When cutting is performed with the turning tool mounted, the taper cylinder is slid in the axial direction by the moving mechanism, and the taper surface of the taper cylinder and the taper surface of the clamp cylinder are clamped by the wedge action. In a state where the outer peripheral surface of the main shaft is firmly pressed over the entire length of the inner diameter of the cylindrical body, and the outer peripheral surface of the clamp cylindrical body firmly presses the tapered cylindrical body, the main shaft is fixed to the ram and the bearing is not damaged. Since turning can be performed, there is a structure in which the cutting resistance is transmitted to the bearing via the main shaft and does not deteriorate the bearing accuracy or lead to damage, as in the conventional tooling equipment for turning centers.

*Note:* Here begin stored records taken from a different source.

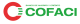 Banco Cofaci logotype
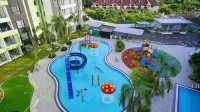 Cozy Homestay Manhattan Ipoh,12pax,water park Hotels near Kellie's Castle
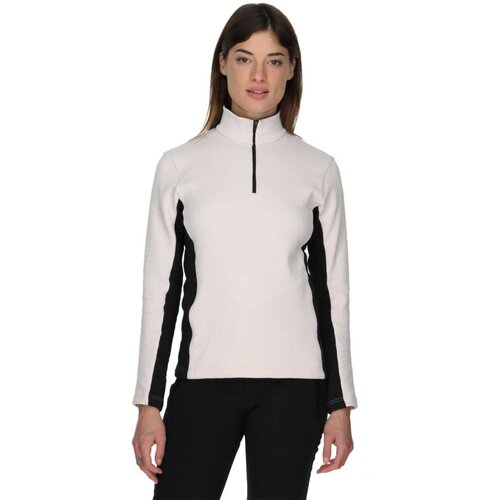 Colmar ženski duks sweatshirt 9354-6XY-630 Slike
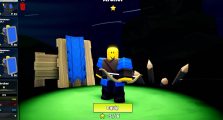 Star Limit Explained in Command an Army Roblox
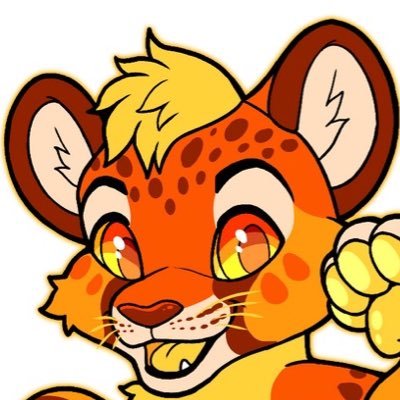 tabbyjuiceboxAD's profile picture. I’m horny 🔞 21 yo / Service Cat / Open-minded AF / willing to experiment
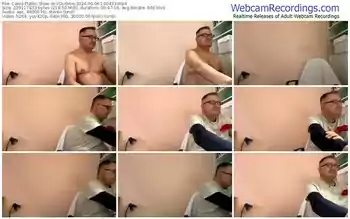 cams-you6me-06-06-2024-10-04-33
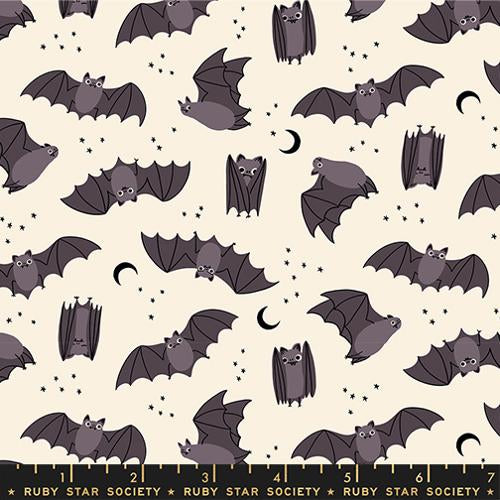 Freaky Familiars Natural RS5194 11 | by Ruby Star Society | Expected to arrive June 2026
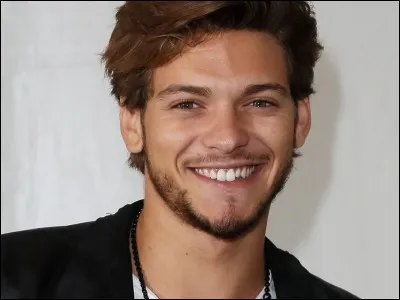 Thierry Lhermitte est un grand-père atteint d'Alzheimer. Quel est le film ?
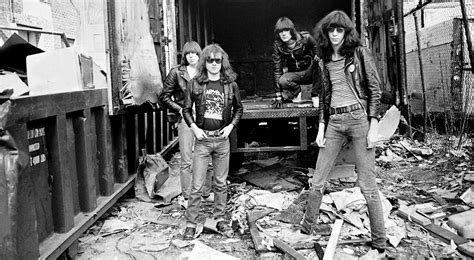 What Band Started Punk Rock? - ROOT HOG - Rock Band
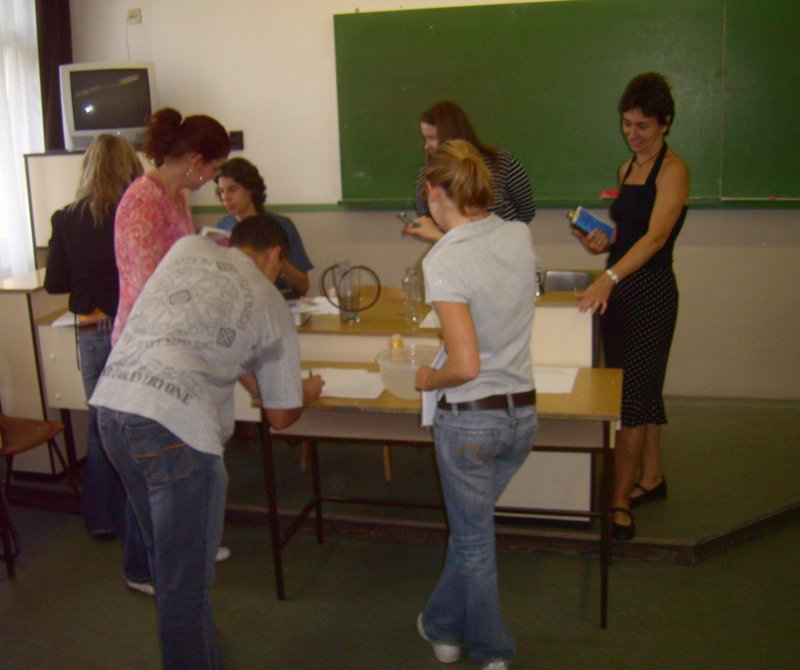 bp2006.09-23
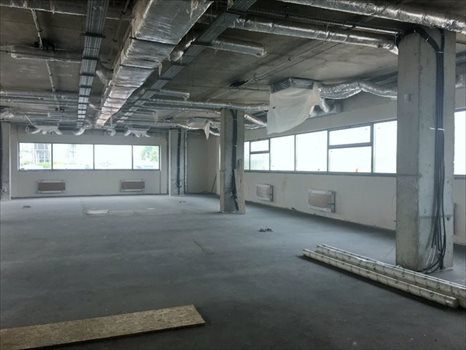 Lokal użytkowy na wynajem Kraków, Prądnik Biały, Josepha Conrada 289m2 Foto 2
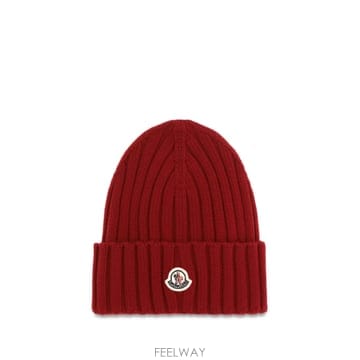 Moncler [K68]��Ŭ���� L20933B00036A9327 456 ���� ���� ����� �Ӹ��� ����� �Ӹ��� Wool [K68]��Ŭ���� L20933B00036A9327 456 ���� ���� ����� 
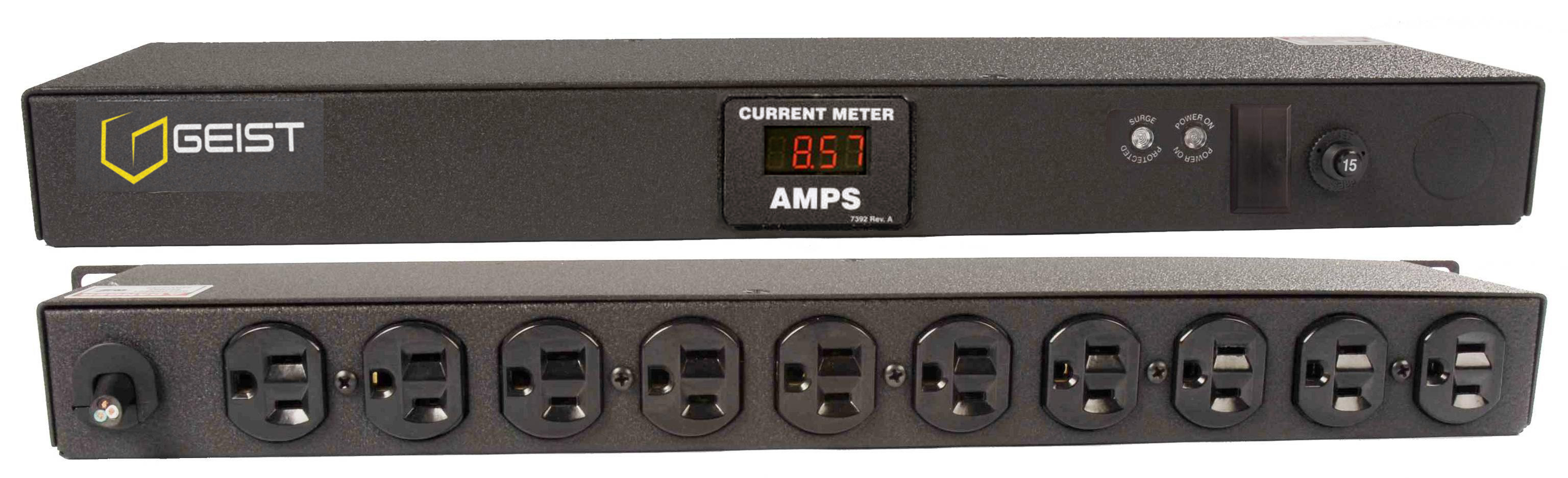 12457 Vertiv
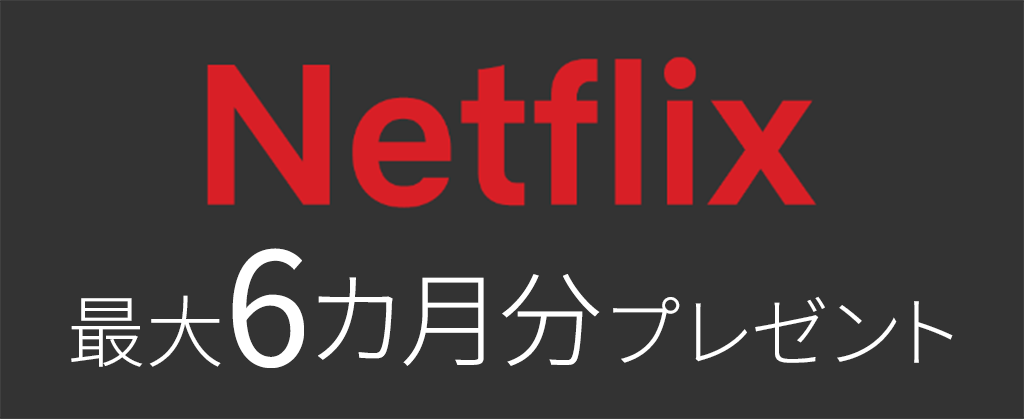 eo光シンプルプランNetflixパック割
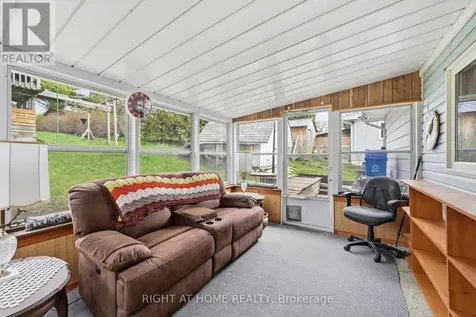 1294 8th Concession Road West Hamilton ON N0B 2J0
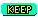 keep{^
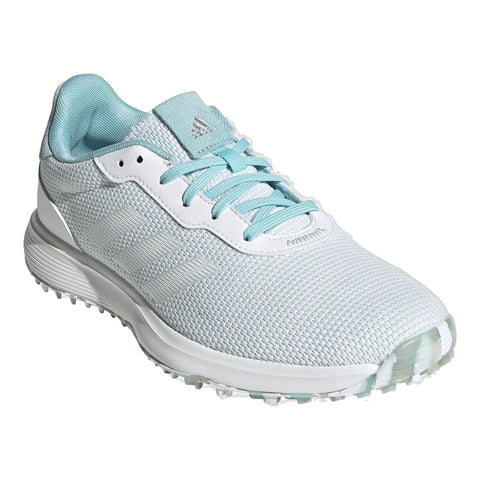 S2G SL Golfschuhe Damen
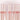 BANILA CO Smudging Lip Pencil 0.8g 9 Colors  Decorative cosmetics BANILA CO
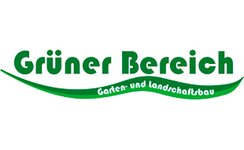 Logo von Arifaj Luan Grüner Bereich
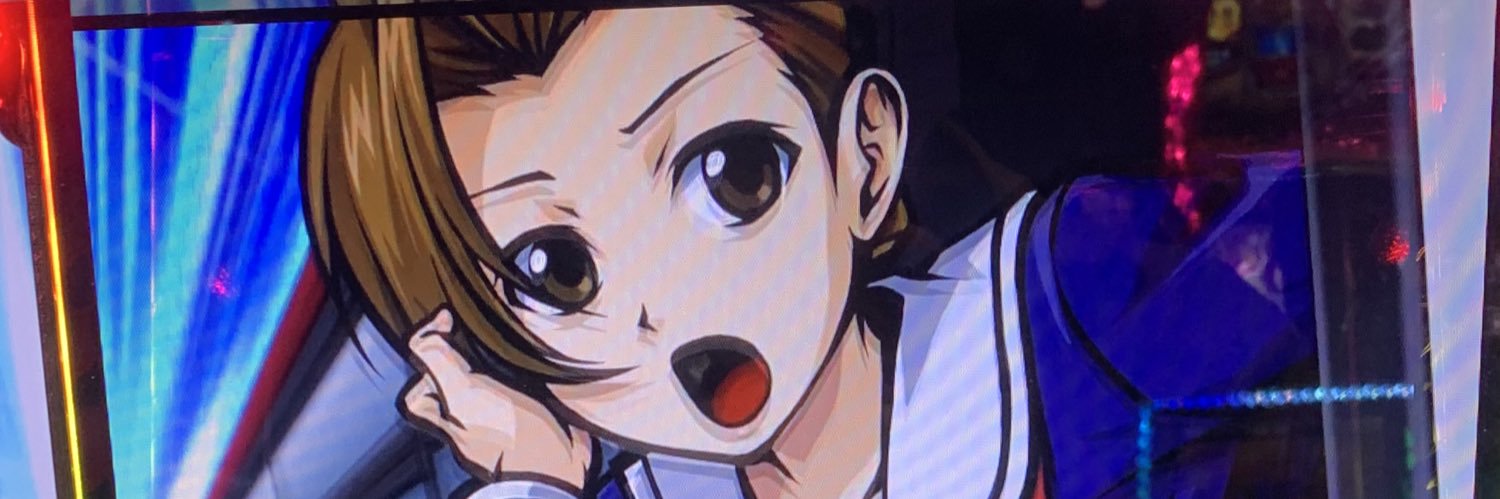 vra_ul's profile banner image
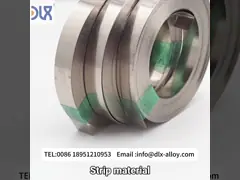 201 純ニッケルN6 プレミアムグレード 18650 バッテリー用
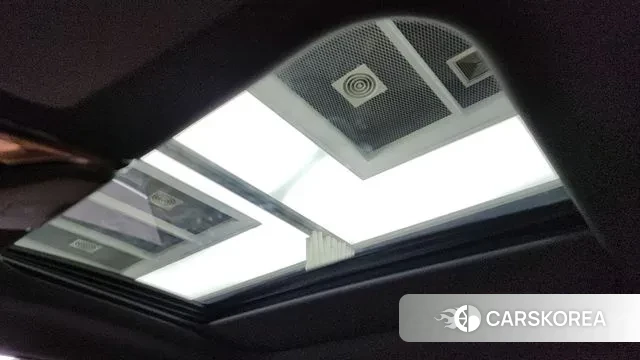 BMW 4 Series (G22) id 2960543 из Кореи 9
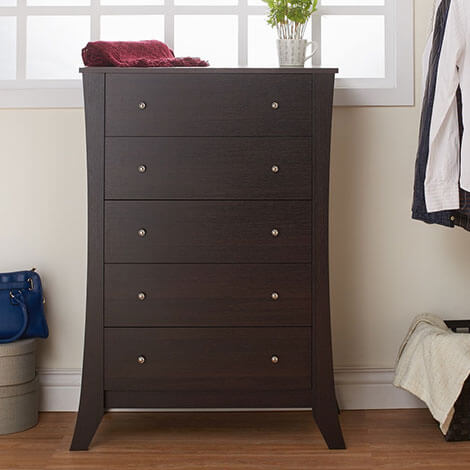 Dressers Chests For Less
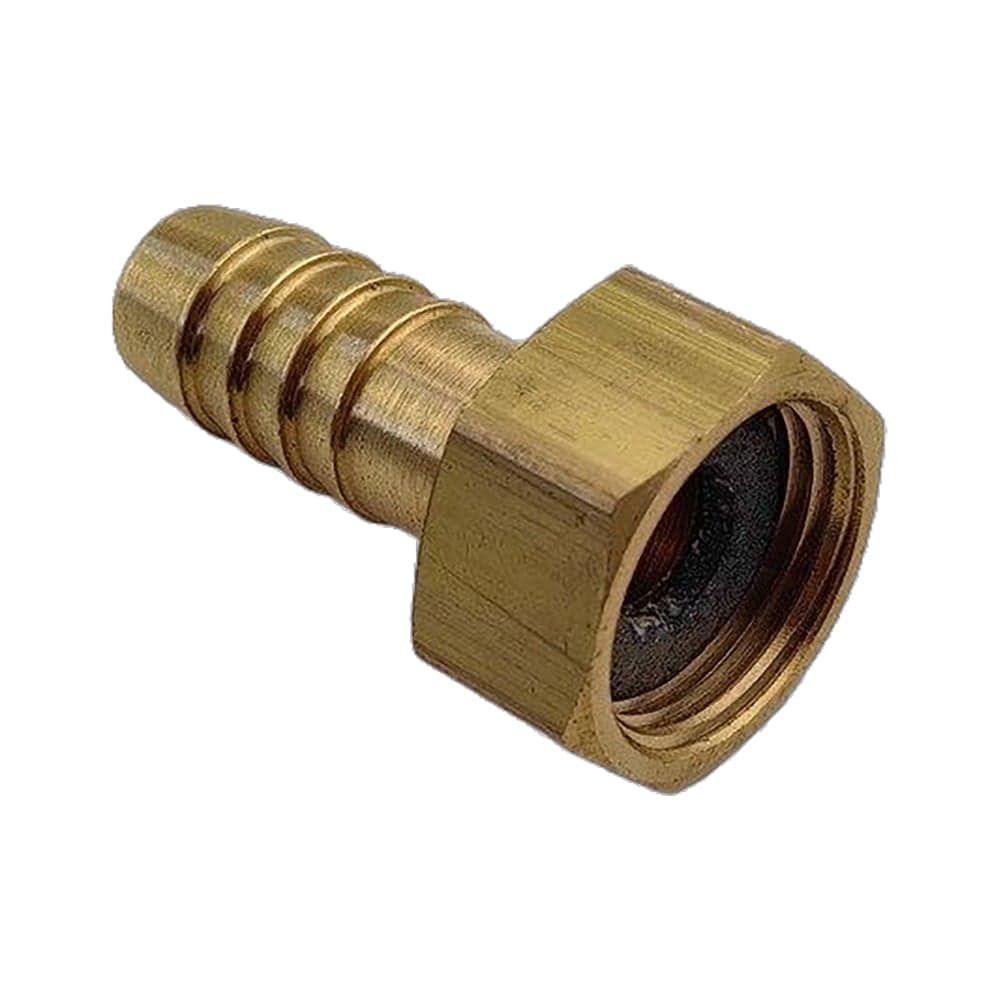 Наконечник 3/8" ВР х 10 мм HG 1897667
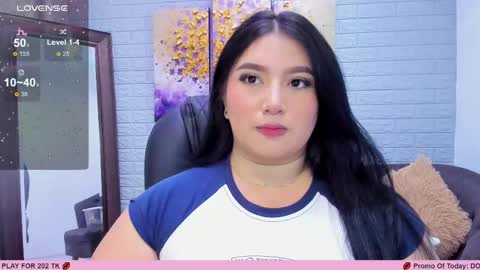   online show from 03-05-25, 12:00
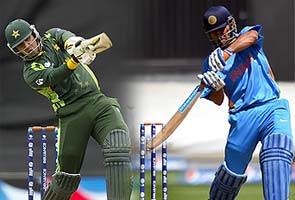 Pakistan keen on bilateral ties with India, triseries involving Sri Lanka can wait: PCB chief Najam Sethi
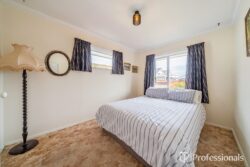 259 Riverside Drive, Waterloo, Lower Hutt, Wellington, 5011, New Zealand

It is a simple and inexpensive turning center tool mounting device.

[Brief description of the drawings]

FIG. 1 is an explanatory front view showing a schematic configuration of a turning center according to an embodiment of the present invention.

FIG. 2 is a longitudinal sectional view of a main part of a tool mounting device equipped with a rotary tool according to an embodiment of the present invention.

FIG. 3 is a cross-sectional view of a main part of the tool mounting device according to the embodiment of the present invention.

FIG. 4 is a longitudinal sectional view of a main part of a tool mounting device equipped with a turning tool according to an embodiment of the present invention.

[Explanation of symbols]

 a rotating tool b turning tool 1 taper shank 2 spindle 3 bearing 4 ram 5 holding cylinder 6 clamp cylinder 7 tapered cylinder 8 moving mechanism

Claims (1)

[Claims] 1. A turning center and a turning tool for exchanging and using a turning tool, wherein a main shaft for holding a tapered shank of the tool is rotatably provided on a ram via a bearing, and a lower end surface of the ram. A holding cylinder is attached to the inside of the holding cylinder, and an inner peripheral surface surrounds the outer peripheral surface of the main shaft and the outer peripheral surface is provided with a tapered clamp cylinder tapered downward,
This clamp cylinder is cut into a radial shape from the center along the axis to form at least three fan-shaped blocks,
An inner peripheral surface between the clamp cylindrical body and the inner peripheral surface of the holding cylinder is slidably interposed in the axial direction so that the tapered cylindrical body engages with the tapered tapered shape. A tooling device for a turning center, comprising a moving mechanism for operating a body to fix a main shaft of a clamp cylinder in a radial direction.